UST Price Collapse – May 2022
TerraUSD (UST) lost its $1 peg and crashed below $0.10 within weeks. MyConstant’s investment of $11.9 million resulted in nearly $8 million in losses.
He continued to publish misleading reports even after the loss, falsely portraying loan performance and platform stability to retain investor confidence.The SEC confirmed that Huynh also misappropriated $415,000 for personal expenses and created fabricated loan summaries to maintain the illusion of normal operations. These actions, coupled with the high-risk UST investment, placed investor funds in significant jeopardy.

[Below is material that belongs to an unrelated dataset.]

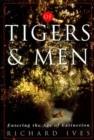 Image for Of tigers and men: entering the age of extinction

MyConstant had already faced enforcement action from California regulators in December 2022, when the Department of Financial Protection and Innovation issued a cease-and-desist order. The DFPI accused the platform of offering unregistered interest-bearing products and operating without a lending license. By late 2022, MyConstant paused withdrawals and acknowledged that it could no longer function as a viable lending service. It has since returned $1.8 million to customers and placed the remaining assets under $10 million in a trust for future recovery efforts.
The SEC’s action is the first federal settlement aimed at securing restitution for investors. Huynh has been permanently barred from serving as an officer or director of any publicly registered company. The SEC may also initiate a Fair Fund distribution if deemed practical to compensate victims.